*** Information supplied ***
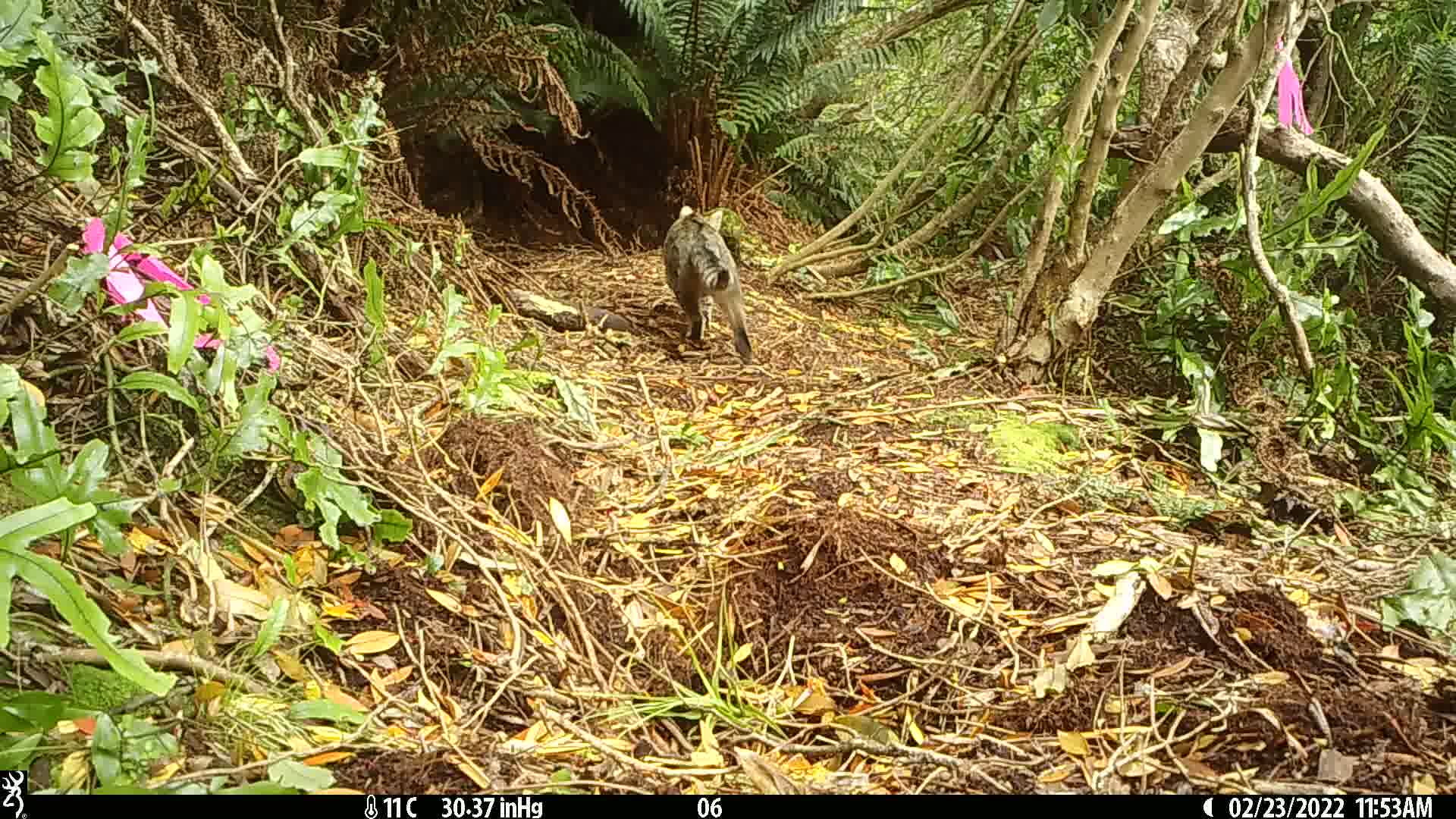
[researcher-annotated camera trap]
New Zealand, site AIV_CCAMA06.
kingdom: Animalia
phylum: Chordata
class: Mammalia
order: Carnivora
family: Felidae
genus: Felis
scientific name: Felis catus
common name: domestic cat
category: cat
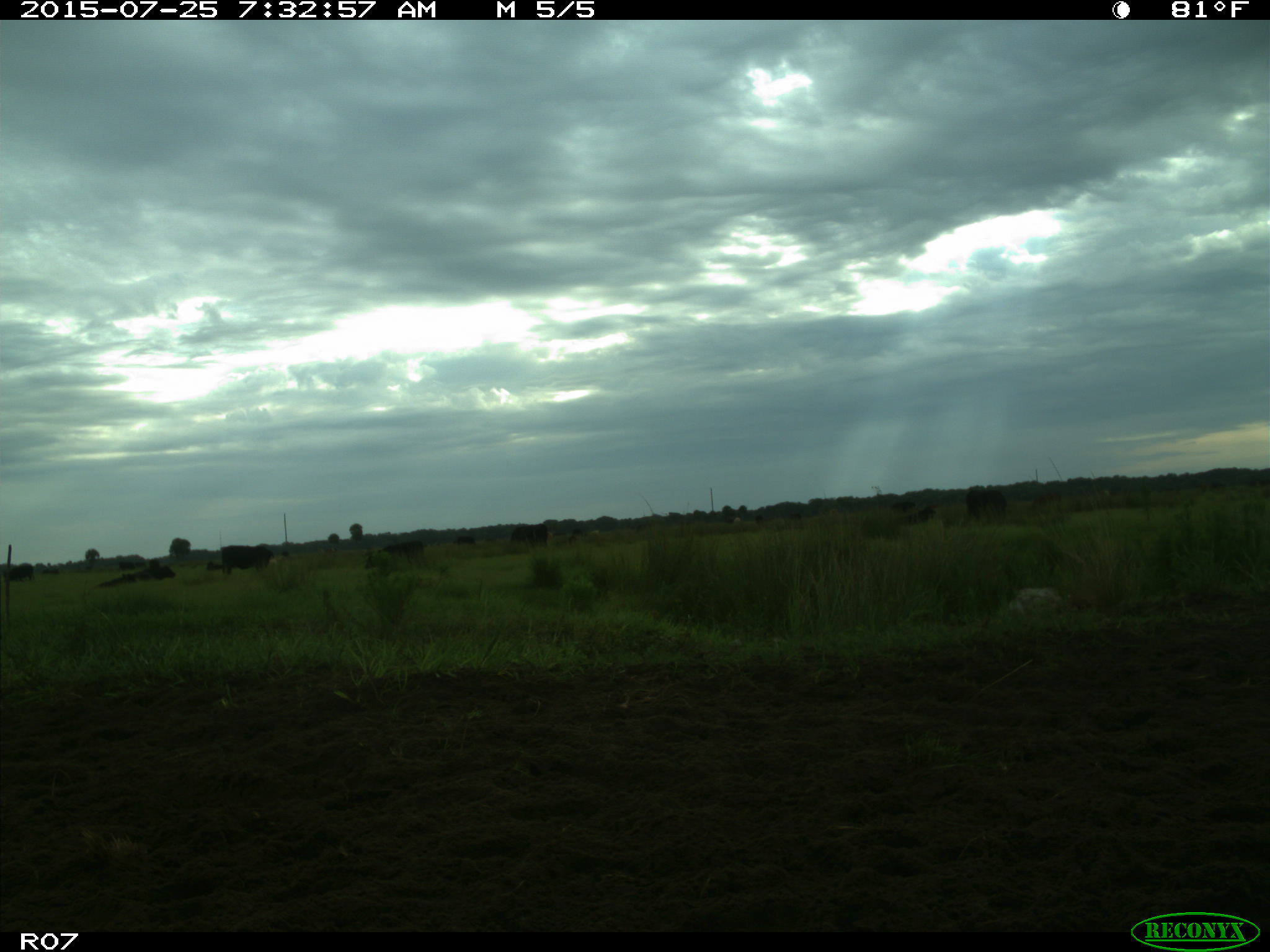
***
**Required action:** Please transcribe the whole listing above exactly, with the images left out.

**Task result:**
[researcher-annotated camera trap]
New Zealand, site AIV_CCAMA06.
kingdom: Animalia
phylum: Chordata
class: Mammalia
order: Carnivora
family: Felidae
genus: Felis
scientific name: Felis catus
common name: domestic cat
category: cat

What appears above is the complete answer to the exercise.